Because medications can be an especially costly aspect of healthcare, many people feel that making more generics available could significantly help with controlling costs. And it turns out that the new commissioner of the Food and Drug Administration, Dr. Scott Gottlieb, agrees.
When he was appointed, there was some concern that Gottlieb was too close to the pharmaceutical industry (“Gottlieb has received millions of dollars in compensation from some 20-odd biopharma and health firms,” reported Fortune Magazine in March of 2017). However, he quickly signaled his intent to take a more patient-first approach when the FDA announced a plan for getting generics to market faster.
“At a congressional budget hearing, Gottlieb said the FDA under his direction will publish and regularly update a list of medications that are off patent and have no competition,” explained Eric Sagonowsky of FiercePharma. “The agency will also seek to ‘curtail gaming’ of regulations; companies have used such workarounds to extend patent monopolies.” Meg Tirrell of CNBC also noted that Gottlieb announced an intention to streamline the review process for generics by getting rid of overlapping procedures that lengthen the time it takes to get a drug to market.

Entries shown -

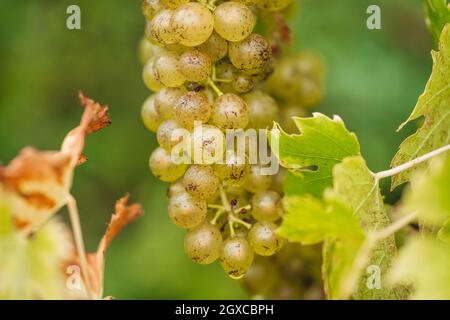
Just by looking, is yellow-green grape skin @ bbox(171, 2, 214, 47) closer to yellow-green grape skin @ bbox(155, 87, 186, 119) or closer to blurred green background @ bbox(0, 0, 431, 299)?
yellow-green grape skin @ bbox(155, 87, 186, 119)

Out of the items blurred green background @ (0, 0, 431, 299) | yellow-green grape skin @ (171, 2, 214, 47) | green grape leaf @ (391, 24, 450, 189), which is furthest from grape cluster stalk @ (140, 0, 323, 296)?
blurred green background @ (0, 0, 431, 299)

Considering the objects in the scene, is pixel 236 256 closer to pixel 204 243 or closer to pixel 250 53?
pixel 204 243

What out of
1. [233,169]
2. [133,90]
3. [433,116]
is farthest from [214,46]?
[133,90]

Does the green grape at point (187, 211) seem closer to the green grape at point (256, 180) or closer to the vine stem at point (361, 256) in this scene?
the green grape at point (256, 180)

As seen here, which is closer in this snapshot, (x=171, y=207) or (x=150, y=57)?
(x=171, y=207)

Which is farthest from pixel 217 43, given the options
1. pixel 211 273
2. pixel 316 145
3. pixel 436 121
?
pixel 211 273
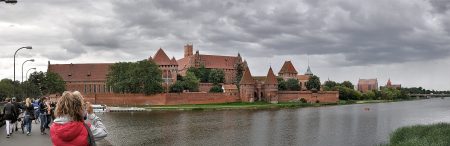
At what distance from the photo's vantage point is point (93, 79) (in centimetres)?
10769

Questions on the material -
1 > In the passage on the FDA and generic drugs, what list did Gottlieb say the agency would publish and keep updated?
2 > Carry on the passage on the FDA and generic drugs from its last sentence.
The rows have nothing to do with what is asked here.

Answer set -
1 > A list of medications that are off patent and have no competition.

2 >
It is too early, of course, to judge what the results of the FDA’s efforts will be, but already there are some signs that things are looking up for generics. Sagonowsky reported that the Valeant medication Isuprel is already facing a “copycat” from Nexus Pharmaceuticals, which was just approved by the FDA. And the Regulatory Affairs Professionals Society has highlighted the fact that generic drug approvals are on the rise, with May and June of this year seeing record approval rates.
These trends will surely be pleasing to consumers who prefer to purchase less costly generic medications, but of course, it is also important that safety not is sacrificed in the process. This issue calls to mind the 2013 FDA proposal for generic drug labelling rule, which included the following:
“We are proposing to allow any ANDA holder to make certain safety-related labeling changes by submitting a CBE-0 supplement before the NDA holder has changed the labeling for the reference listed drug, so we must also consider the possibility that multiple ANDA holders may submit different CBE-0 supplements for the same safety concern (e.g., based on published literature) at approximately the same time.”
Although this proposal is still under discussion, the need for patient safety is clear (and all the more so with the renewed focus on generics). Also clear is that the FDA understands the critically important role of scientific literature in addressing safety concerns around generics. Constantly monitoring the literature to identify any potential problems surrounding these medications is, as Joyce de Langen suggests in this article, not just a time-consuming regulatory obligation, but a genuinely necessary measure for patient safety.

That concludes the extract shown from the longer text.